アトラクションとしての幽霊屋敷も連続殺人鬼とかが潜んでいそうで危険な気はするけど、ムカデが出る洞窟よりは女性ウケするだろう。


「子供は何故か小さな空間に入り込みたがるが、確かに成人した大人のデートではここはあまり無さそうなんだが・・・見つかっていないから一応探さない訳にはいかんだろ」

赤木さんが言った。


結局、更に20分ほど掛けて最奥まで行ったが、特にこれと言った発見は無かった。

外に出てから休憩を取りがてら携帯を確認したら、境界門が見つかったとの連絡が入っていた。

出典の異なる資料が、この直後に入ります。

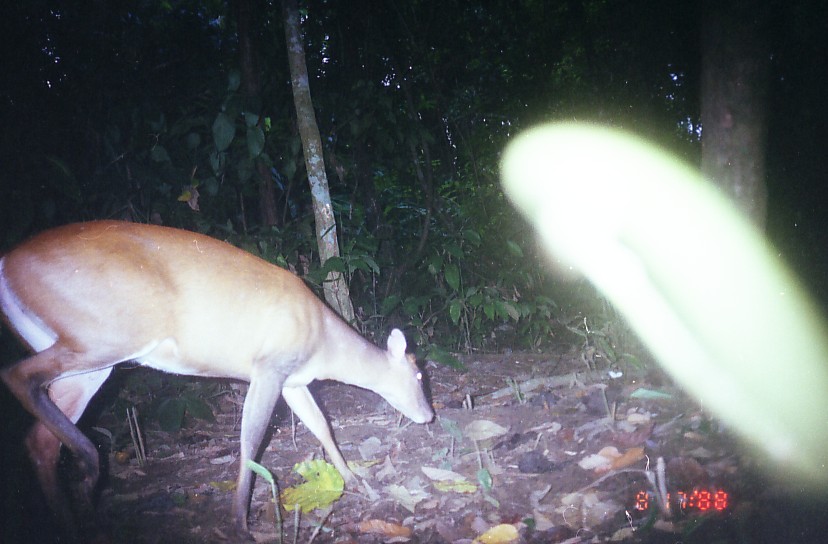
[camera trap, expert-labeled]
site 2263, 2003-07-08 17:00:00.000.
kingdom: Animalia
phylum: Chordata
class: Mammalia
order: Artiodactyla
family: Cervidae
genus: Muntiacus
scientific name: Muntiacus muntjak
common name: southern red muntjac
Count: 1.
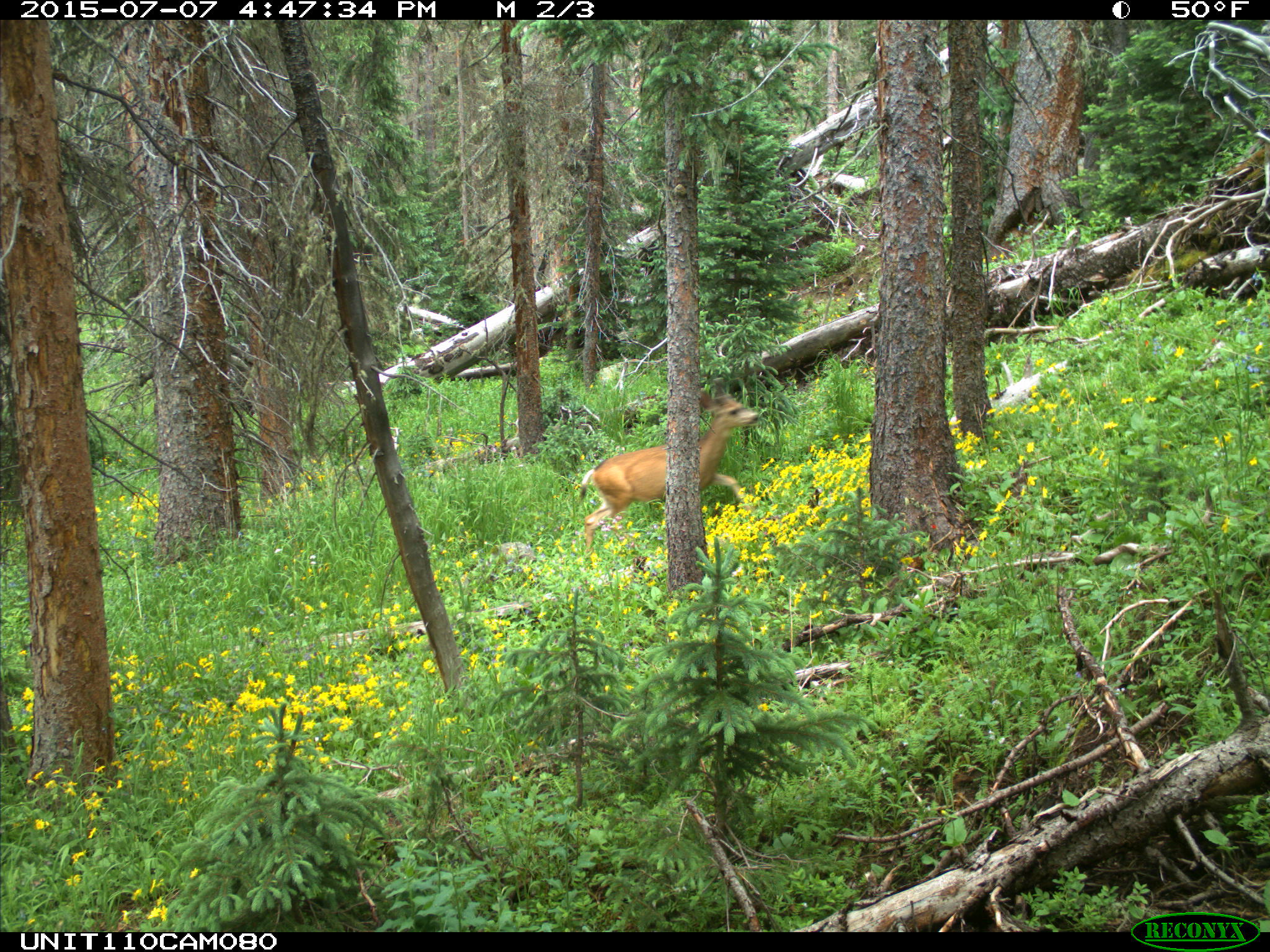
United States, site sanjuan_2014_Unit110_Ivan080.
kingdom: Animalia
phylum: Chordata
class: Mammalia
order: Artiodactyla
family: Cervidae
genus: Odocoileus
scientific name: Odocoileus hemionus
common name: mule deer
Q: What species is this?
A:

「行方不明者が複数出てる場所で滅茶苦茶レアな境界門が見つかったのって、偶然の一致って事はないよねぇ。

これで山狩りは打ち切りかな?」

碧が呟く。


「うんにゃ。偶然の一致を否定する証拠がないから、決められた範囲は調べろって書いてあるよ」

アプリの知らせを最後まで読んで碧に教える。


つうか、続けるんだったら境界門がみつかったって連絡をしてくる必要は無かったじゃん。

遺体が見つかったなら連絡して打ち切りで良いけど、打ち切らない境界門や悪霊発見の知らせは却ってやる気を削ぐだけなんだから知らせてこなくて良かったのに。


「境界門かぁ。

退魔協会の方で境界門がどんな所に繋がっているか、調べる手段とかあるのかな?」

蓮クンが呟く。


どうだろうねぇ。

ある意味、カメラとかビデオを棒で押し込んで向こうの様子を記録できるか試してみると面白そう。


仮に魔素が濃厚な世界だったら、向こうで電気器具がちゃんと機能するのか興味があるところだよねぇ。

と言うか。

『そう言えば、白龍さまの境界門の向こうにカメラとかビデオを押し込んで向こうの様子を確認した事ってあるの?』

碧に念話で尋ねる。


『氏神さまの世界だから、そう言うのは不敬だってことで誰もやろうとすらしてないね。

白龍さま自体は協力を頼んでも嫌がらないと思うけど、出入りする時にサイズをかなり変えるから何か持って行って貰っても巻き添えを喰らって壊れそうな気がする』

碧が応じた。


あ〜、確かに普段の芝犬サイズを一気に上半身(?)だけでも2階建て一軒家サイズな巨体まで戻すのだ。

体に付けておいたカメラがどうなるか、予想もつかないね。


次に雑草刈りに行く際に、あの境界門にカメラを棒にでも固定して突っ込んでみるのはありかなぁ?